Conflicts of interest at the FDA go further than pharma financial ties to agency staff and experts. At advisory committee meetings, where panels debate a drug’s potential approval, testimony from the public could also be skewed by conflicts.
A recent analysis found that 43% of 1,481 testimonies at adcomm meetings over a nine-year period came from speakers who disclosed a conflict of interest. And because the FDA only encourages conflict disclosures but doesn’t require them, the actual number could have been higher, according to the Mass General Brigham researchers.
Any financial support from a pharma company could be considered a conflict of interest, including fees for consulting or running independent trials. Reimbursement for travel and lodging accounted for more than a third of reported conflicts in a different study examining 10 years of testimonials at psychopharmacologic drug adcomms meetings.

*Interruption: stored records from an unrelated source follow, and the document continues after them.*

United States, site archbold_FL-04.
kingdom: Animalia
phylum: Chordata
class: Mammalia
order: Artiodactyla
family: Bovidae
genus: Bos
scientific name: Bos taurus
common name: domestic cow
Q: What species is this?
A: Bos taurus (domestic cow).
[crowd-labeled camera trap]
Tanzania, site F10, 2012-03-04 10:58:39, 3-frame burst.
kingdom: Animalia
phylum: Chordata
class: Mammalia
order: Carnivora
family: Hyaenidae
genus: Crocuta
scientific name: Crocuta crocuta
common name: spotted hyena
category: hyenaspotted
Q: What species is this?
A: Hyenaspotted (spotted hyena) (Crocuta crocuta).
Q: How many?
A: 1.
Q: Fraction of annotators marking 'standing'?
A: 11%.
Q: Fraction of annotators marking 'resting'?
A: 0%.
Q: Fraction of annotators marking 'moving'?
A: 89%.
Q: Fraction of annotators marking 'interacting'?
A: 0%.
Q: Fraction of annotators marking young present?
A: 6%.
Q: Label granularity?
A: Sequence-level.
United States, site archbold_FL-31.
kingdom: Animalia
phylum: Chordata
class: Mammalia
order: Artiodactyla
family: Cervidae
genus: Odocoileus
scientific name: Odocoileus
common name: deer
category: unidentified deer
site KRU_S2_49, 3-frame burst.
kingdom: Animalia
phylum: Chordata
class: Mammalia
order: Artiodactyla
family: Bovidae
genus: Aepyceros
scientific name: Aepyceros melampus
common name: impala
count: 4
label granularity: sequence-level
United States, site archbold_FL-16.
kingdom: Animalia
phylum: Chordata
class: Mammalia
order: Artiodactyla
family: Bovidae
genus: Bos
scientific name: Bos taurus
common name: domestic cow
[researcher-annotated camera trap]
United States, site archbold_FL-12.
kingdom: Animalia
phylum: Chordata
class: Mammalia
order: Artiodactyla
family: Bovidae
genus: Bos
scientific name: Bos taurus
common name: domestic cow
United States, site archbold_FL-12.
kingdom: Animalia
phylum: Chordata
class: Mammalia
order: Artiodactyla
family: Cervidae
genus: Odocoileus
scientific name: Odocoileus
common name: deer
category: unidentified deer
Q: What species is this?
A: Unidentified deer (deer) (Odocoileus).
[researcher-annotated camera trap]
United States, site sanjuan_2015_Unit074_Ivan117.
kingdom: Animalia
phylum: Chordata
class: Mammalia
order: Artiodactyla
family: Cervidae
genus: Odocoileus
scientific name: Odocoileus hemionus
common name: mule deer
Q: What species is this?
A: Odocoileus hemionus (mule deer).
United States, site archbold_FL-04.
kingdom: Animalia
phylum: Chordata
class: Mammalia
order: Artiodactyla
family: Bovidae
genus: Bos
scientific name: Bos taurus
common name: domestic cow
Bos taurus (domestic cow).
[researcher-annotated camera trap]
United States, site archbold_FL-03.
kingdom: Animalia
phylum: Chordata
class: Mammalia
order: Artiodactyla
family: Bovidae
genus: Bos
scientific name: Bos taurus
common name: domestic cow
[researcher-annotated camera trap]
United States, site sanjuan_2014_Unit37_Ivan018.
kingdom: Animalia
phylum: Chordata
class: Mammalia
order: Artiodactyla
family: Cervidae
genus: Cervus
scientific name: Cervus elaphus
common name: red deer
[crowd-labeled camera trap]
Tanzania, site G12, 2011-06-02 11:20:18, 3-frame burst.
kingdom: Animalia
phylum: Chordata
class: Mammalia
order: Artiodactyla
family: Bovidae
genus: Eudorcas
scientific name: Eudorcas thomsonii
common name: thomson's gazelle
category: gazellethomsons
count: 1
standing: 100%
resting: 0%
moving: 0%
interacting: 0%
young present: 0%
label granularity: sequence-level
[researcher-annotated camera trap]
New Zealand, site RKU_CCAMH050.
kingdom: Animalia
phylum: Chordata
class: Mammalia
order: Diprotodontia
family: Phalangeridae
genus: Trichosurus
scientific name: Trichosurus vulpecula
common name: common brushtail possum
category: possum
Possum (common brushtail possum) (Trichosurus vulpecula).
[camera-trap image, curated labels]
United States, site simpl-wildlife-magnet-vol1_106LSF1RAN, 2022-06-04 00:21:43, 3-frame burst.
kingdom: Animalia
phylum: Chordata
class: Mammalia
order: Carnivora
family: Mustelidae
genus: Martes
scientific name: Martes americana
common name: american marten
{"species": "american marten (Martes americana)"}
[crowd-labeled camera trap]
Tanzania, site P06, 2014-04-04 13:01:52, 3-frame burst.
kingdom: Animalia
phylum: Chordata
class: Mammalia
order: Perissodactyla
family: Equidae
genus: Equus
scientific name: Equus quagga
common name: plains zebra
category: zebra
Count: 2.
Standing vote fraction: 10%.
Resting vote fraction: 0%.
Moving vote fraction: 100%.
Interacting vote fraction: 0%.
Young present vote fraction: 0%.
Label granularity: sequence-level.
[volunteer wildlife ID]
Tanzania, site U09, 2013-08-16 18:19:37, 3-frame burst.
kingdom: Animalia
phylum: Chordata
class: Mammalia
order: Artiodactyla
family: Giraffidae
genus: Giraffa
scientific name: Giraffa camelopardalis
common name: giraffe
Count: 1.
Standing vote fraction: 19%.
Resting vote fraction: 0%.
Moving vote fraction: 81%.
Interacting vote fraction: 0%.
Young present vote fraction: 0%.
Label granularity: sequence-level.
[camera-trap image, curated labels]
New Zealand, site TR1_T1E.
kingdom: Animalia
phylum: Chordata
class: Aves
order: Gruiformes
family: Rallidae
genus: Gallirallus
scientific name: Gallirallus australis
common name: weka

While speakers at adcomms run the gamut from clinicians to public health advocates, almost half evaluated in the Mass General Brigham research were patients and caregivers. Although the study wasn’t designed to measure the impact of those testimonies on agency decisions, 82% overall supported an FDA nod, with speakers who reported a conflict 11% more likely to vouch for the drug.
“The voices of patients and advocates are vital, but to ensure more balanced input, the FDA should seek contributions from a broader range of perspectives,” lead author Leah Rand, a pharmacoepidemiology and pharmacoeconomics research scientist at Mass General Brigham, said in a statement about the study’s results last month.
FDA takes aim at advisory oversight
The FDA has prioritized tackling conflicts that have long been criticized, recently taking aim at the outside scientists serving on adcomms.
As part of its “radical transparency” push, the FDA in April began limiting pharma employees from becoming adcomm members or attending their meetings, except for rare circumstances when specific scientific expertise is scarce.
The agency has also hailed efforts addressing conflicts of interests as one of its chief achievements this year.
It’s unclear, however, if the FDA’s recent moves will make a meaningful dent in the challenge.
Company reps on adcomms are already non-voting members who typically offer background context on the drug. The FDA’s Modernization Act has also mandated industry involvement in newly formed adcomms since it was passed in 1997.
Some estimates of conflict throughout all U.S. health agencies may have also been overblown, according to some reports.
Before HHS Secretary Robert F. Kennedy Jr. ousted 17 members of the CDC’s Advisory Committee on Immunization Practices in June, he blasted the agency for its “weak enforcement” of rules meant to monitor conflicts of interests.
“Most of ACIP’s members have received substantial funding from pharmaceutical companies, including those marketing vaccines,” he wrote in a Wall Street Journal opinion piece.
But the rate of conflicts on ACIP actually plummeted from nearly 43% in 2000 to 5% in 2024, according to analysis published in JAMA a few months later. The same trend held true on the FDA’s Vaccines and Related Biological Products Advisory Committee, where conflicts dropped from 11% to zero, the research found.
Meanwhile, old conflict concerns are giving way to new ones among the incoming members of the FDA’s and CDC’s committees under Kennedy. The CDC hasm publicly disclosed just one conflict of interest for the members appointed to ACIP this year.
At FDA adcomms, some new panelists have been accused of purporting fringe scientific ideas while failing to comply with transparency rules, such as reporting conflicts and publishing details about predispositions to the given topic, according to the Associated Press.
The FDA has yet to report additional plans to address conflicts, but the Mass General Brigham researchers had advice for how it should handle the issue among public speakers at adcomm meetings, writing that the agency “should require disclosures from public speakers and could verify these against sources such as the Open Payments (for clinicians) or organizations’ tax filings.”